Evolving as a business

Central Pediatrics has been around since 1936. For years, it was housed in the Central Medical Building off Interstate 94 and Lexington Avenue in St. Paul. In the 1990s, it opened a second clinic in Woodbury.

Central Peds doctors knew that a few of their patients were popping into retail clinics because those clinics sent them medical reports afterward.

When a day care next to the Woodbury clinic closed in 2004, the clinic took it over and opened the first Priority Peds Urgent Care. That allowed the staff not only to see the regular patients, but also those who go to other doctors for primary care and get reimbursed by insurers. Those patients now make up about a quarter of urgent-care patients.

Central Peds also hired a public relations firm to market its services. Its walk-in policy, introduced years before, was rebranded with a snappy name: FlexCare. "We've had to become more of a business," Strong said. "Before, we didn't need to. Patients were just coming in the door."

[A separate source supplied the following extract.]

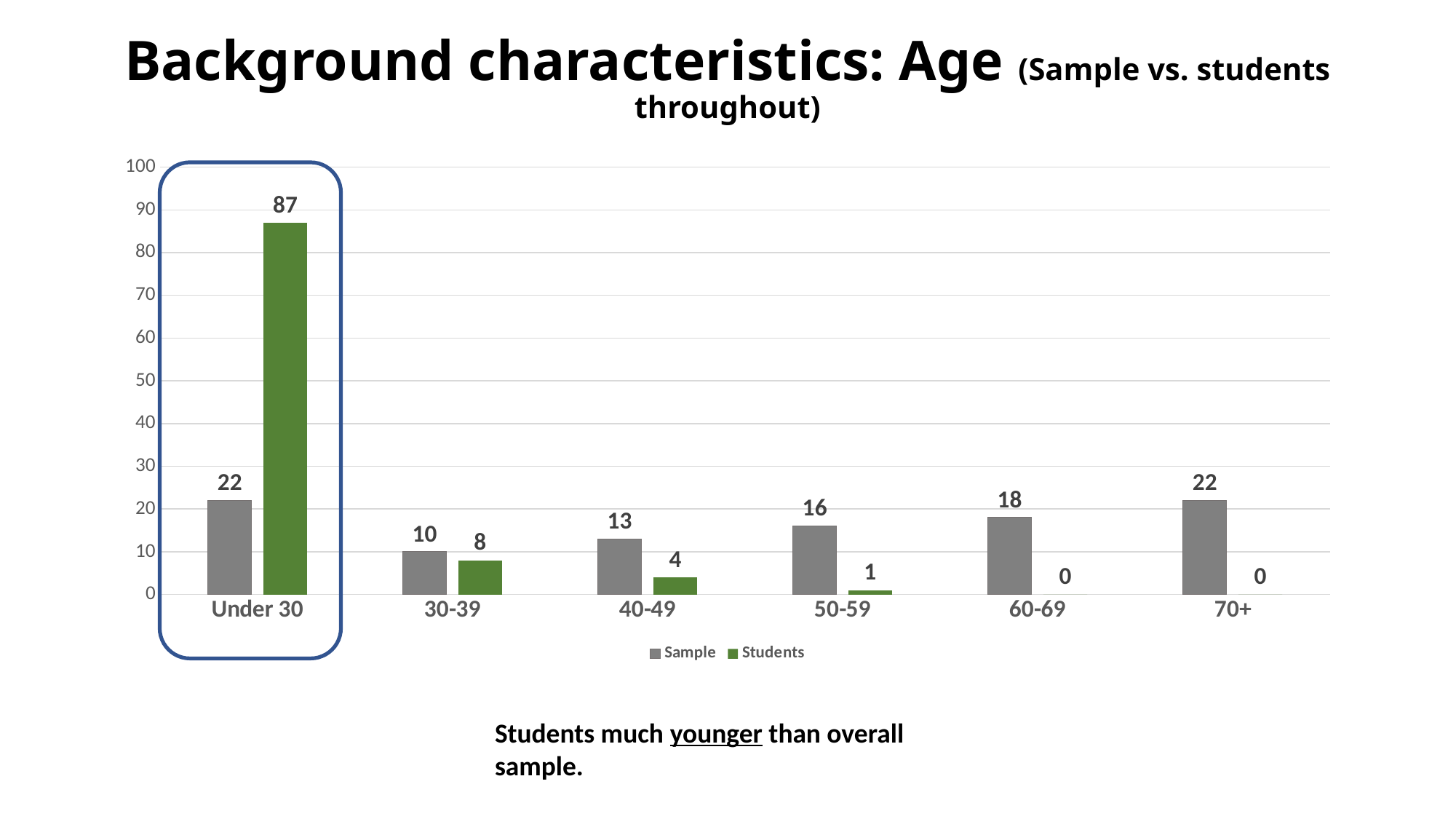
What is the Students value for the Under 30 age group? 87 What is the Sample value for the 50-59 age group? 16 What kind of chart is shown on the slide? Bar chart Which is larger for the 30-39 age group, the Sample value or the Students value? Sample Which age group has the highest Sample value? Under 30 and 70+ (both 22) How many series does the legend list? 2 Which age group has the lowest Sample value? 30-39 What is the difference between the Students and Sample values for the Under 30 age group? 65 What is the Students value for the 40-49 age group? 4 Do the Students values rise or fall from Under 30 to 70+? Fall How many age groups are shown on the x axis? 6 Which colour represents the Students series? Green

Last year, Central Peds moved from its other longtime office, in the Central Medical Building in St. Paul, to Falcon Heights. By moving out of a high-rise building to a ground-floor lot in a commercial strip, it was able to add another urgent care and hire four doctors to staff the extra hours.

Emphasizing differences

One of the hires is Sandy Sackett, who used to be part of a now-defunct three-physician practice in nearby Roseville. "It's increasingly obvious that small practices aren't going to be around," Sackett said.

Still, she's happy with where she landed. Her patients, most of whom followed her to Central Peds, now have access to an X-ray machine on site, a lab and, of course, urgent care.

On a recent weekend, Denise Kauth took her daughter Valerie to the Falcon Heights clinic after the 4-year-old developed a bad cough. In the past, Kauth headed to an urgent-care chain, Now Care, when her kids got sick on weekends.

"It's a wonderful option being a working parent," Kauth said. "Things don't always happen during the weekdays."

Even while competing on convenience, Priority Peds emphasizes how it differs. Brochures stress that kids will see a pediatrician -- a dig at retail clinics, which employ nurse practitioners.

That has big appeal for families such as the Kulseths of St. Paul. After a sleepless night with Aanen, 15 months old, as his cold developed into croup and he began wheezing, his parents took him in one recent Saturday.

They said they picked Central Peds because of multiple recommendations from friends. In a phone interview, Radd Kulseth said he himself used a MinuteClinic close to work, but probably wouldn't take the baby there. In the background, his wife, Laurie, yelled: "Absolutely not!"